Cars in the Films Part.1──コメディ篇

Cars in the Films Part.1──コメディ篇

映画のなかのクルマたち

Cars in the Films Part.1──コメディ篇(2)

『濱マイクシリーズ 我が人生最悪の時』小川フミオ氏推薦
永瀬正敏のキャラクターとマッチした米国のプロムナードカー

小川 『ナイト・オン・ザ・プラネット』の最後で永瀬正敏の話が出ましたが、彼が主演している映画版『濱マイク シリーズ』も観てほしい映画です。お笑いがあるわけではないですが、ユーモアのセンスに溢れています。そこでここに入れたいなと思いました。

山口 テレビで『私立探偵 濱マイク』(2002年)を観ておもしろかったという若い世代も多いですよね。

小川 だったらこの映画シリーズもおすすめです。いま観ても飽きませんよ。1993年にこの第1作が制作されて、3部作が作られました。映画の永瀬、めちゃくちゃ若くて、チンピラ探偵という設定が生きています。その永瀬が乗るのがナッシュ メトロポリタン。1950年代に生産された米国車です。

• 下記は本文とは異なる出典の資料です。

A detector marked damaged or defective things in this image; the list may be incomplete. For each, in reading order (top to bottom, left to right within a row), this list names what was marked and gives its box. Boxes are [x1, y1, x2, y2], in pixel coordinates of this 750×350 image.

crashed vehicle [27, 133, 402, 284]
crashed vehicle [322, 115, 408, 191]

山口 けっこうレアなクルマですよね。米国ではプロムナードカーというジャンルでしょうか。機能性というより、オープンで遊びにいく雰囲気を楽しむためのクルマ。外観は寸詰まりの印象ですが、意外に濱マイクというキャラクターにあっていますね。

映画のなかのクルマたち──コメディ篇|06

写真左/塚本晋也、写真右/永瀬正敏

小川 濱マイクが事務所を構えている映画館があるのは横浜のごみごみした町。山口さん、横浜のご出身だから、映画の舞台設定どう思いますか。

山口 雰囲気だしていますよ。横浜というと山手とかみなとみらいのイメージをもつひとが多いかもしれませんが、映画にも出てくる黄金町とか野毛とか、黒澤明の『天国と地獄』にも出てくるような、ディープな場所をうまく選んでいます。そんな町やそこで生活する陰のあるひとたちをあつかい、見せかたとしてはポップに処理している手腕が評価できます。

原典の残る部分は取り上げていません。